Once the Microsoft Bingbot has been identified as the source of excessive query traffic, the goal is to balance server stability with search engine visibility. Rather than a hard block—which could hurt your search rankings—consider the following tiered mitigation strategies:

Granular Crawl Control via Bing Webmaster Tools

The most effective way to communicate with Bing is through their dedicated dashboard. Within Bing Webmaster Tools, you can access the Crawl Control settings. This allows you to visually map out your server's "quiet hours" and instruct the bot to reduce its request frequency during your peak traffic windows. This ensures that legitimate human users take priority over automated indexing.

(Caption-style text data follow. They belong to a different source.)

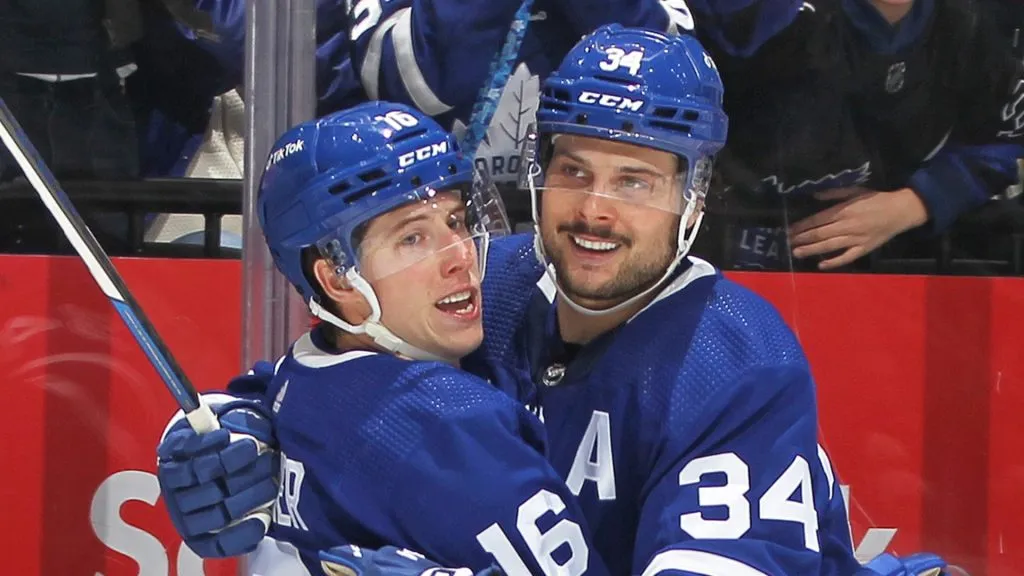 Mitchell Marner and Auston Matthews celebrate a Maple Leafs goal.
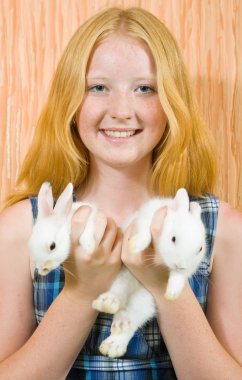 Girl with two pet rabbits clipart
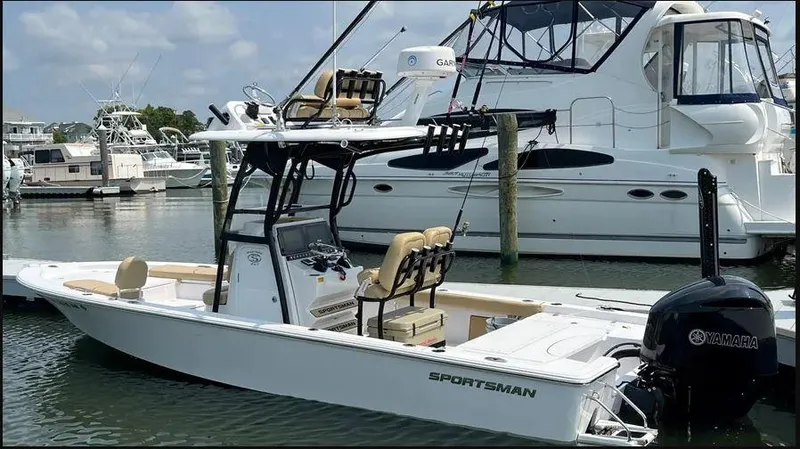 Slide: The Image of 2021 Sportsman MASTERS 247 BAY boat docked in marina, featuring Yamaha engine. - 1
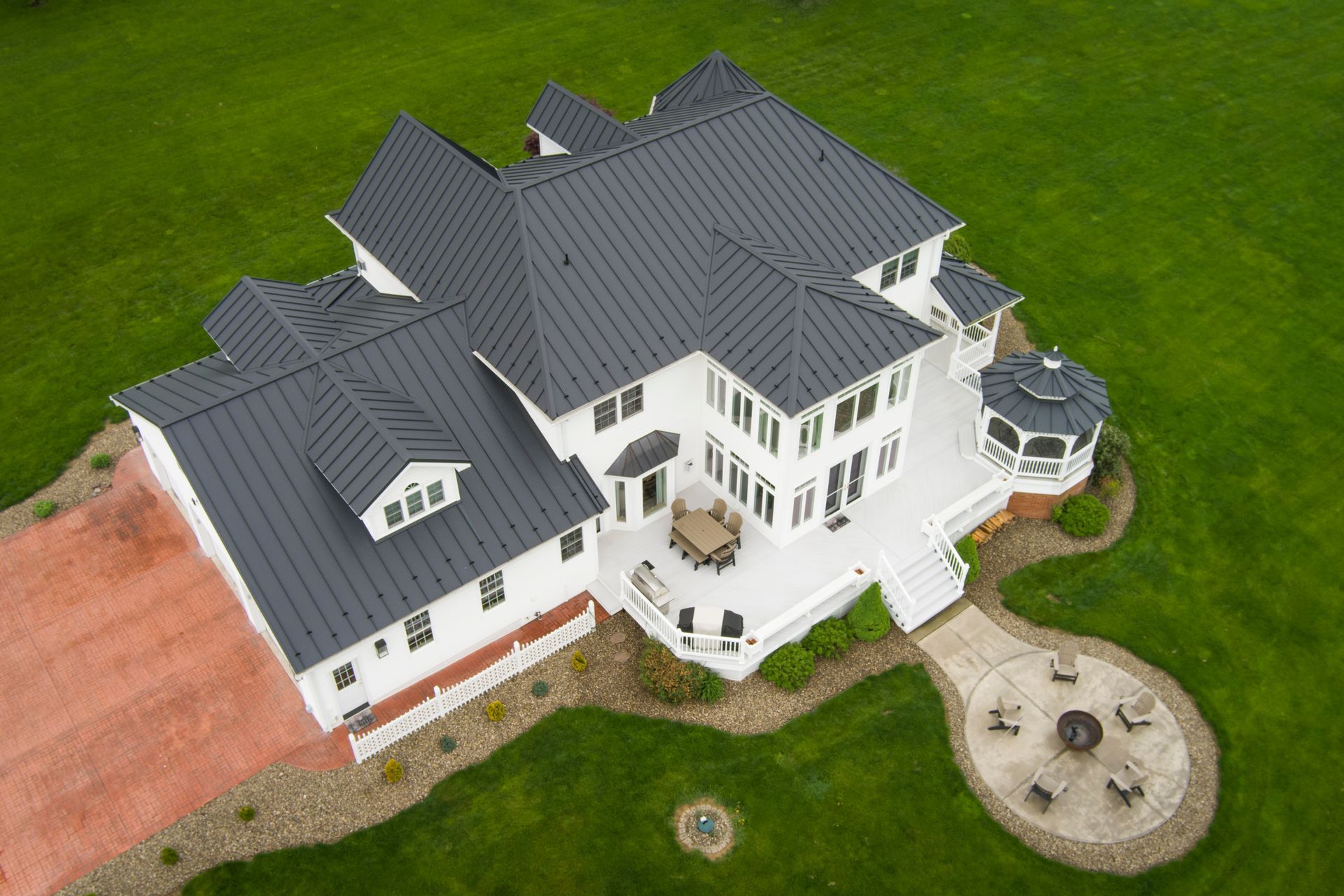 White house with a dark gray roof, a large deck, and a gazebo, on a green lawn.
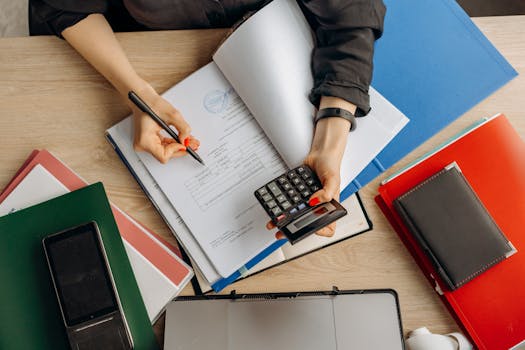 a calculator and tax documents on a desk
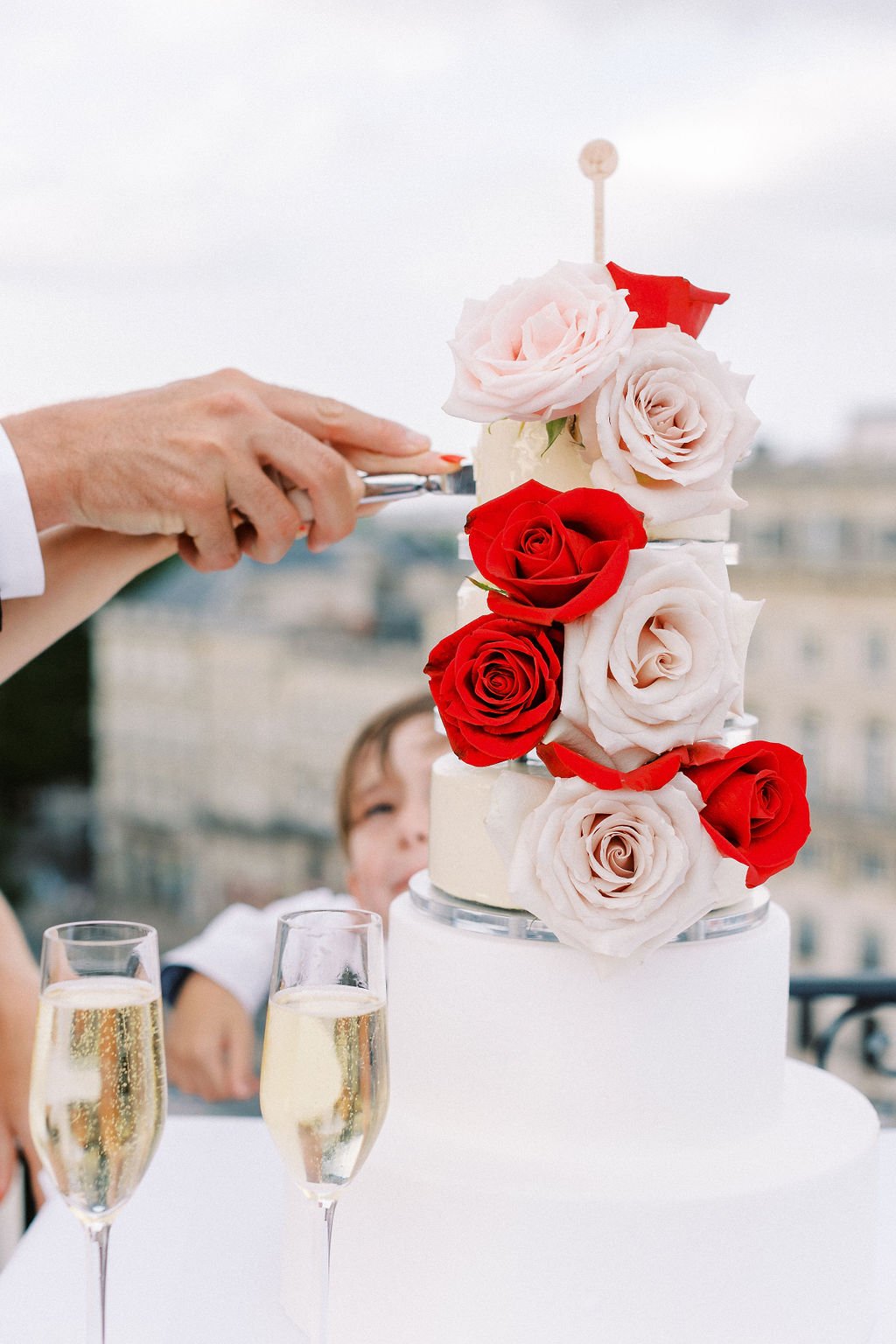 Modern floral red and pink rose topped wedding cake 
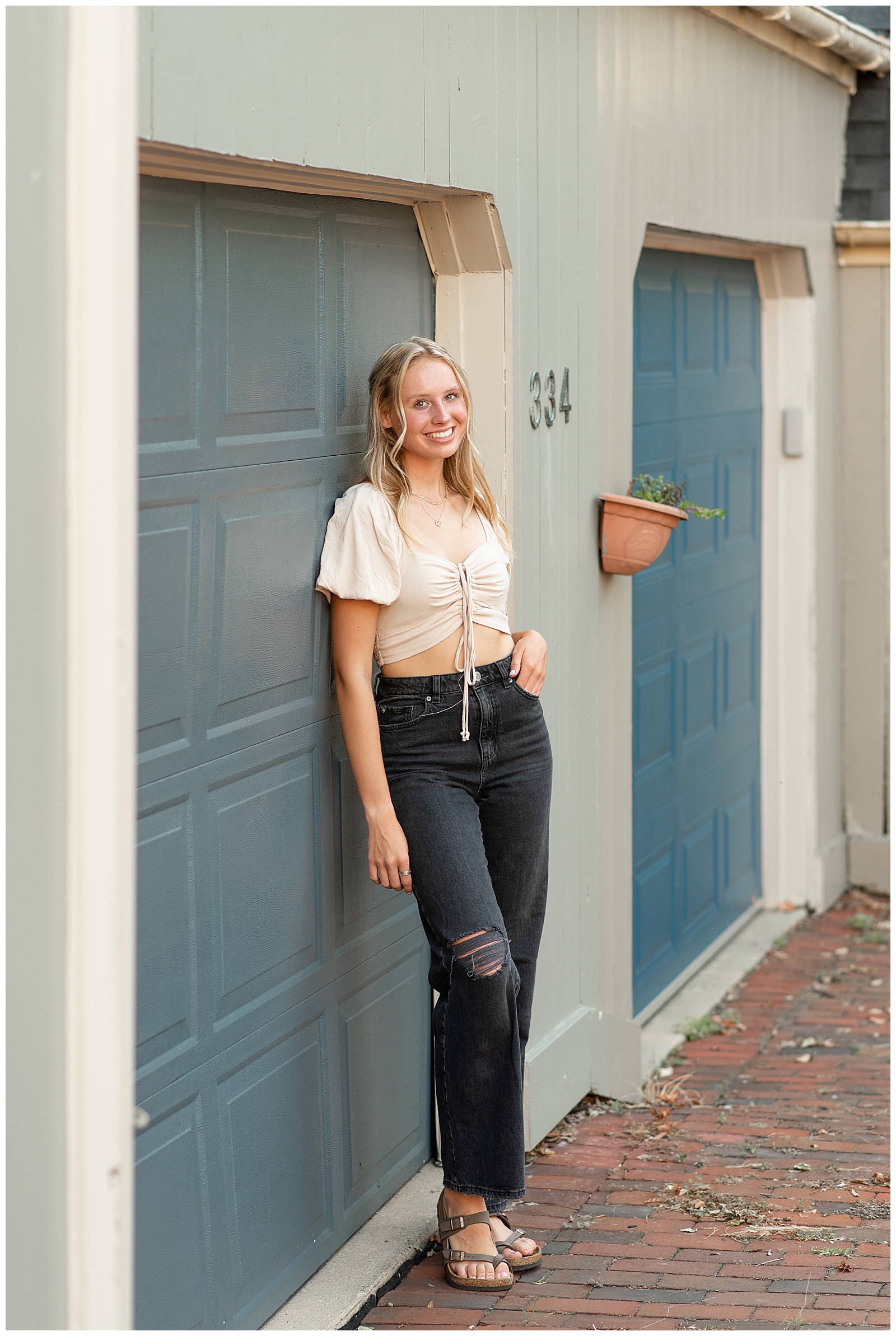 senior girl with left hand in pocket of black jeans smiling at camera and leaning against dark blue garage door in lancaster city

Refining Directives in robots.txt

If the bot is getting stuck in "search traps"—infinite loops created by search filters or dynamic parameters—you can use the robots.txt file to set hard boundaries. By adding specific Disallow rules, you prevent the bot from wasting "crawl budget" on low-value pages.

#Example robots.txt record to block Bingbot queries to the search feature:

User-agent: bingbot
Disallow: /search

Implementing Server-Side Rate Limiting

For a more robust defense, you can implement rate limiting at the infrastructure level (via Nginx, Apache, or a WAF like Cloudflare). This sets a threshold for how many requests a single crawler can make per second.

Implementing Server-Side Blocking /search

Can be implemented url/agent blocking at the infrastructure level (via Apache).

Block the access to the site from .htaccess file (Apache2)

RewriteEngine On
RewriteCond %{HTTP_USER_AGENT} Bingbot [NC]
RewriteCond %{REQUEST_URI} ^/search/?$ [NC]
RewriteRule .* - [F,L]

Edits to Apache2 .htaccess file,
Using this instructions, we are blocking an access to the site url /search/* for Bingbot Agent

Summary

Bingbot "spamming" search queries is usually a technical misunderstanding between your site’s architecture and the bot's crawling logic.
By verifying the bot, blocking the parameters in robots.txt or on a server level and using Webmaster Tools, you can reclaim your crawl budget and focus Bing’s energy on the pages that actually make you money.